You will find the deployment scripts to create the environment depicted above in this repo. The scripts are numbered 0 - N, and are expected to be run in order. You will need the output from the first script (0.) to fill out some of the environment variables used in the second script (1.).
These scripts were using the current version of the Azure CLI (2.34.1) at the time of writing. Whilst written for PowerShell, we have used Az CLI to easily allow the transfer of this logic to Bash scripts if desired.
This solution relies on the use of Helm Charts to configure a Livy Spark POD, which will start workers running in the AKS spot pools.The cluster is isolated and on a private network. It uses Azure Bastion and a JIT enabled VM to manage the AKS cluster and container registry.
Alternative topologies could use a VPN gateway to access network resources in the protected environment.
The usage of a k8s persistent volume provides the spark driver and executor pods access to files on an Azure file share if needed.

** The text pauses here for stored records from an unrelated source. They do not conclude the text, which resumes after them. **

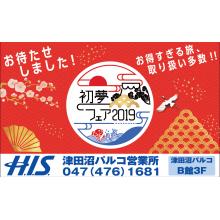 【B館3F:HIS】初夢フェア2019開催!12/1(土)~21(金)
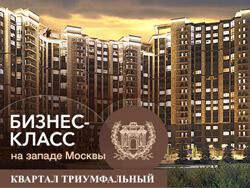 ЖК «Квартал Триумфальный» 10 мин до центра!
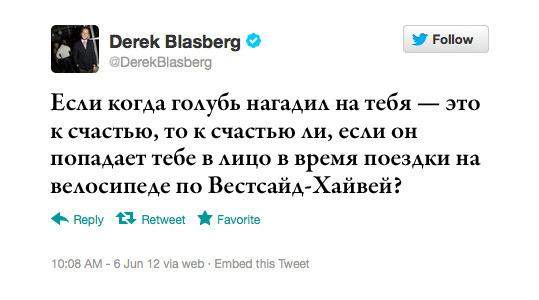 Максимальный ретвит: Дерек Бласберг, модный журналист и автор книги Classy. Изображение № 19.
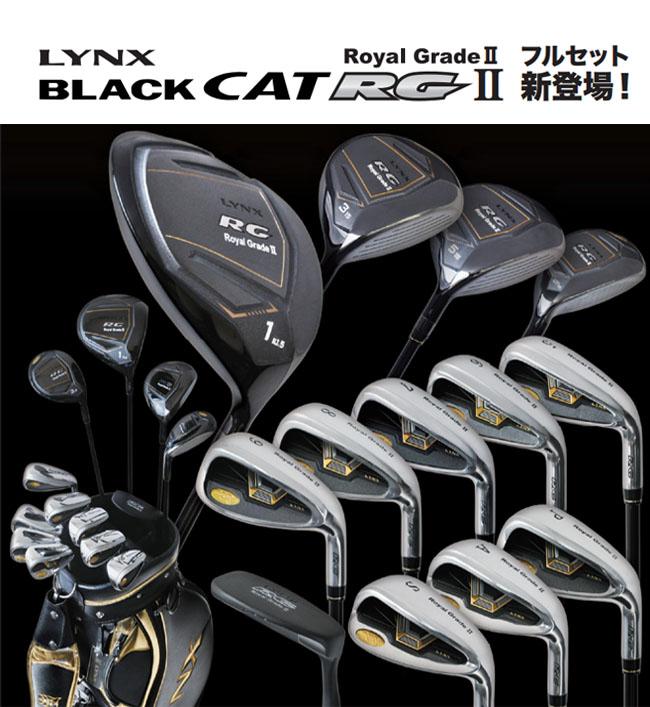 リンクス BLACK CAT
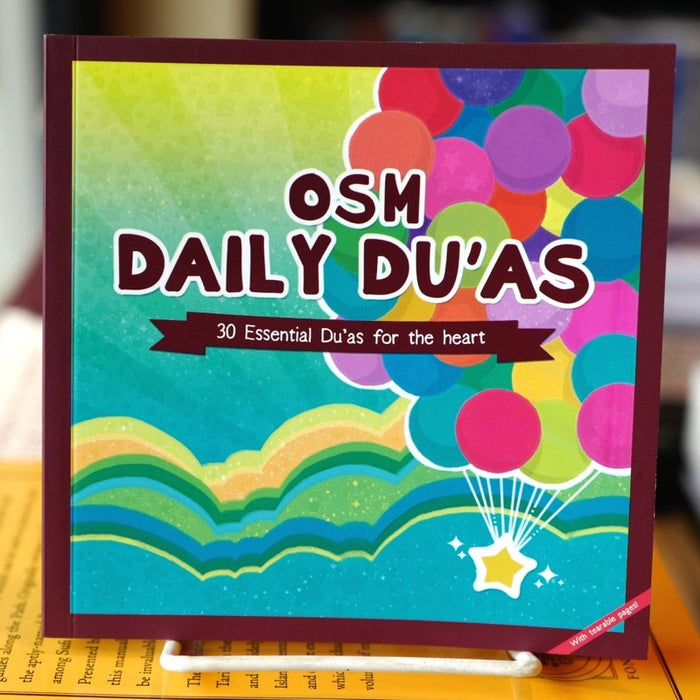 OSM Daily Du'as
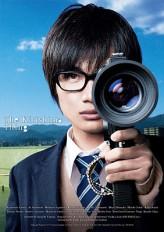 The Kirishima Thing (2012) afişi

We used and adapted the information available here to run Livy in AKS:
Working on AKS: (albeit with older version of livy / spark)
Useful info:
-
https://spark.apache.org/docs/latest/running-on-kubernetes.html
-
Livy API documentation: https://livy.incubator.apache.org/docs/latest/rest-api.html
-
Livy Examples: https://livy.incubator.apache.org/examples/
-
Docker image used for spark driver and executor and livy base image: https://github.com/JahstreetOrg/spark-on-kubernetes-docker
- Build the livy docker image by filling in your docker registry in the
acrbuild.sh
script in theDockerImage/livy
directory - Run the
acrbuild.sh
script - Install the livy helm chart
kubectl create namespace livy
helm install livy -n livy <path-to-repo>/charts/livy --set rbac.create=true
- Forward port to localhost
kubectl port-forward -n livy livy-0 8998:8998 &
If you want to use persistent volumes to share data with the spark driver and executor, continue with the following steps to setup this up with Azure FileShare:
- Create an Azure fileShare in the Azure portal or with the manual provided in the documentation
- Make sure to deploy the persistent volume as well as the persistent volume claim. Simply run:
kubectl apply -f deployment_files/persistent_volume.yaml
- Deploy Ingress When using the livy cluster with an external client, access through an Ingress controller is needed. To install the controller run:
kubectl apply -f deployment_files/nginx-controller-deploy.yaml
kubectl apply -f deployment_files/nginx-controller.yaml
The recommended way of using the livy cluster is by connecting to the cluster with JupyterLab from a different client which makes especially running python statements easier because of indentation. The host address needs to be changed accordingly when using livy from a different client. These steps illustrate running a sample scala spark session and submitting a statement.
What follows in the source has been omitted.